Jaskier thought he had, at last, reached hell. Though last colorful memories were of a swirling danced, hazed in blissful colors by one of the most fulfilling wines his lips had ever tasted, now the four walls closed in on him and on a forever thirst and hunger. Any liquids drenching from the ceiling so low he too had to hunch to stand, were too slow in their fall to be drinkable. They fell before him and the door as draped he did not wish to touch. 

Screams have been going on for days. Or were them weeks, he wondered. 

It felt like an eternity since he woke up in the dark, with no memories of how he got there, no knowledge as to where that place even was. Though he too had joined the chorus of the wails, his throat had now grown to dry. If he wasn't already dead, Jaskier was sure he's end will be anon.

Geoffrey paced in front of the locked doors of the palace. He was inside, restless to the orders they have all received: the councilmen, the guards and a handful of loyal subjects, in Sylvain's vision, were instructed to stay inside the keep's most mortified construction. They had plentiness, peace and comfort, but no allowance to go out until their King so kindly agrees. 

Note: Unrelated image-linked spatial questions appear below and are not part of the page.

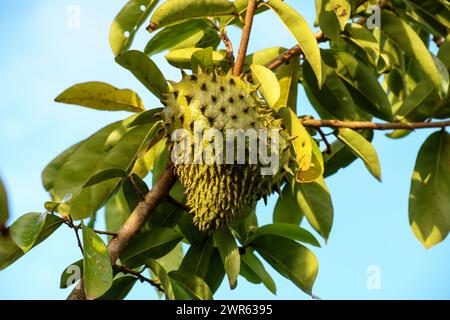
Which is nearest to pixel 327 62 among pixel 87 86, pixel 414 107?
pixel 414 107

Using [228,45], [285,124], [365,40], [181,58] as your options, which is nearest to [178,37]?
[228,45]

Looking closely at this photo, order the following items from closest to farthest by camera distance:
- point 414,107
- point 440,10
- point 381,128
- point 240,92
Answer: point 240,92
point 381,128
point 414,107
point 440,10

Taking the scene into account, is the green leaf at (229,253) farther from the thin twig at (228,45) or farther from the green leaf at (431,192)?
the green leaf at (431,192)

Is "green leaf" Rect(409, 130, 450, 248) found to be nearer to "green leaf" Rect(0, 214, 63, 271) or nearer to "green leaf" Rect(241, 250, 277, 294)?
"green leaf" Rect(241, 250, 277, 294)

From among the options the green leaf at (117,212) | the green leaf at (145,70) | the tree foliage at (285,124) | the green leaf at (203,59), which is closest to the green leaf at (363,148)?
the tree foliage at (285,124)

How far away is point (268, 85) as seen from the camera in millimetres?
2135

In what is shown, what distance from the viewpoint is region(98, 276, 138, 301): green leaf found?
237 cm

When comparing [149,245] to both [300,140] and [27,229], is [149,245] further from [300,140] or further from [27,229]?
[300,140]

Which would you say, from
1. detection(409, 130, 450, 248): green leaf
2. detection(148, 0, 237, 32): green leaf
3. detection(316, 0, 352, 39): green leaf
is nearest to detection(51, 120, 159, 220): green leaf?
detection(148, 0, 237, 32): green leaf

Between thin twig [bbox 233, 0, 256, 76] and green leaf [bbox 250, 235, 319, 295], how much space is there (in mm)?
655

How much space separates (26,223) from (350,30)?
1.48 meters

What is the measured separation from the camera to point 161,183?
229 centimetres

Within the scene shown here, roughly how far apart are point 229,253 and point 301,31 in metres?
0.77

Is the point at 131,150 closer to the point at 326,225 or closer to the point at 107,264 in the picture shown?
the point at 107,264
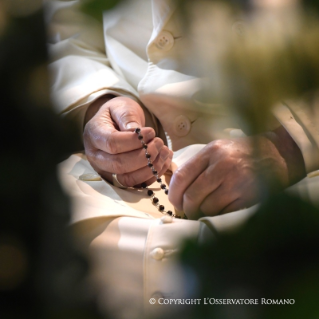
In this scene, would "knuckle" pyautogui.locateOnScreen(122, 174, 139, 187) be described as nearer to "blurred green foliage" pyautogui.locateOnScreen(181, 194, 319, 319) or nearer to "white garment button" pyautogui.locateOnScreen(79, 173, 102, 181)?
"white garment button" pyautogui.locateOnScreen(79, 173, 102, 181)

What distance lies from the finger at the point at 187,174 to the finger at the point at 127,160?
160mm

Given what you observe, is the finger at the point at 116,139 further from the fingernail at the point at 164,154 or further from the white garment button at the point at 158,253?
the white garment button at the point at 158,253

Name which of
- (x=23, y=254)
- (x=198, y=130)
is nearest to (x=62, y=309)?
(x=23, y=254)

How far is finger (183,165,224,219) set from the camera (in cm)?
40

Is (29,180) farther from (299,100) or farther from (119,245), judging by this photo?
(119,245)

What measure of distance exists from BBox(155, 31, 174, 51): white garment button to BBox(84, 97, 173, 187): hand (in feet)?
0.39

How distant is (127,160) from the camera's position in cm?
58

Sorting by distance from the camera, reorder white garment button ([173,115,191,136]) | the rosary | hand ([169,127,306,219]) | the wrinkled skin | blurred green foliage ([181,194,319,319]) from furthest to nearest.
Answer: white garment button ([173,115,191,136]) → the rosary → hand ([169,127,306,219]) → the wrinkled skin → blurred green foliage ([181,194,319,319])

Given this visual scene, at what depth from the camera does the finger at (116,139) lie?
0.57 metres

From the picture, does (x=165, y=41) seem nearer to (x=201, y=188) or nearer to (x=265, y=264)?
(x=201, y=188)

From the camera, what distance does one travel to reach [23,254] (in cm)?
17

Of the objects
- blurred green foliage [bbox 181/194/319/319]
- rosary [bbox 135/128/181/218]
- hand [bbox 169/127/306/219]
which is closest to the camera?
blurred green foliage [bbox 181/194/319/319]

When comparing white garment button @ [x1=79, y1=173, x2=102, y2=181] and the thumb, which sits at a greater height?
the thumb

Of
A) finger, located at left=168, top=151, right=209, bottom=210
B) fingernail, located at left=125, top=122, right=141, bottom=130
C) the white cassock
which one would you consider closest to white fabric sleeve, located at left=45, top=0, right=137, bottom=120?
the white cassock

And the King had not been seen since the order, away in some secret corner with the mage from Nilfgaard. Oh, how Geoffrey's skin turned to goosebumps at the mere thought of that ghoulish presence, lurking and placing lies in the mind of one he once loved.

There was also the matter of bodies. A few nights back, a fellow knight swore he heard the front doors open, from the outside, and filled with curiosity, Geoffrey investigated enough to see trails of blood, signs of fights. 

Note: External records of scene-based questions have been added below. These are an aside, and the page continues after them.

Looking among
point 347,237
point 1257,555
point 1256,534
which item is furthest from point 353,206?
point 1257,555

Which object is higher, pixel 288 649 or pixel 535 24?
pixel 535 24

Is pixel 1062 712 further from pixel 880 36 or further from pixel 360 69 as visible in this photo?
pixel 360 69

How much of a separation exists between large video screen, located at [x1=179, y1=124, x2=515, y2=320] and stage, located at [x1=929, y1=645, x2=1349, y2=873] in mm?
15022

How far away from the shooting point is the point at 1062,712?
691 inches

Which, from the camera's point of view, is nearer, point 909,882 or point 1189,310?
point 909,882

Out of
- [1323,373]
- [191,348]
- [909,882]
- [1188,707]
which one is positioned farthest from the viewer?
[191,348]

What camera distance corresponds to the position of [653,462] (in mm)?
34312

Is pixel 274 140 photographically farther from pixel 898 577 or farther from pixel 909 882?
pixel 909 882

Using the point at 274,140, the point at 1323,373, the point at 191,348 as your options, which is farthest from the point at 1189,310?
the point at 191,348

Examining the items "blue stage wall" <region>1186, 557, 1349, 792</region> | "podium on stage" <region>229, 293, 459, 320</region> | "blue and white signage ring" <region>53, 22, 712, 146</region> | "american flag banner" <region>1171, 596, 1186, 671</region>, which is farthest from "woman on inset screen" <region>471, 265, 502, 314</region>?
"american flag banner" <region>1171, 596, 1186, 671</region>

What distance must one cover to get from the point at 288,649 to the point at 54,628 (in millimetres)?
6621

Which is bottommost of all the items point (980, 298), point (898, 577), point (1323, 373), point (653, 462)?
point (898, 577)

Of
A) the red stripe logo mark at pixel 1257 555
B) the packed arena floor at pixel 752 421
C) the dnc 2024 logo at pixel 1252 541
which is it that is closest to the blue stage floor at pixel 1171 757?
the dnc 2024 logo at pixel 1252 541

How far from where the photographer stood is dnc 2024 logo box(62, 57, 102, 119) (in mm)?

Something strange was happening in Arcapan. Fireplaces warmed the halls, but the air was thick, there was only silence. Recently, all windows have been shut too, in barricades of woods they'd only ever use in midst of storms. In all that ruckus, only he cared to ask the question; no one could see the madness as well as he who saw the evergreen kindness before.

Though it was hard to admit it, alas, Sylvain had changed. Looking at him scared Geoffrey for a while and the second the mage insinuated there ever being a way to restore the King his legs, whatever darkness seeded in the king's mind from sorrow, grew into something far more dangerous.

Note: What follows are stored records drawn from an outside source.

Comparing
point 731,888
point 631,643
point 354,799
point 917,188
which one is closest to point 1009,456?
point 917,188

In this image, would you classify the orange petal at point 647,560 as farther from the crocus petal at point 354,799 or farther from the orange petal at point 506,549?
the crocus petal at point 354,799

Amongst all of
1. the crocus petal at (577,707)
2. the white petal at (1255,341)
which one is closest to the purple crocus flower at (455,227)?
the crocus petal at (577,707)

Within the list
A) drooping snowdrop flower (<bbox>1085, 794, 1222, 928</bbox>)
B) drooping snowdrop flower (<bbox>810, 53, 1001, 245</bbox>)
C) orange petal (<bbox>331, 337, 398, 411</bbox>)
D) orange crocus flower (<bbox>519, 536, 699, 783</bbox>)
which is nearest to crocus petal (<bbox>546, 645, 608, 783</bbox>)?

"It's not possible," Geoffrey had insisted that very night, before the decisions had been made and all orders had been passed. He used to be able to bend Sylvain towards the right paths, by slightly risking his life against a fresher rage, yet that night was nothing but venom where once dripped honey. It was pain. "My father taught me how all magic demands a price to be paid and to grow your legs back, your Highness, that sounds like a dark magic with a dark sacrifice to it."

"Do I look like I cannot afford paying the price?" Sylvain's raspy voice replied. His neck was locked into the bow of his head heavy with a crown and a desire slowly winning him over. Pondering on the ground, his eyes slowly reached to look at where his legs used to be, where now was nothing but the margin of a chair. 

To Geoffrey, Sylvain sounded like his mother, willing to throw away an entire fortune. It was not money which worried the knight, but the possibility of a higher implication. "Even if the price turns out to be in flesh?"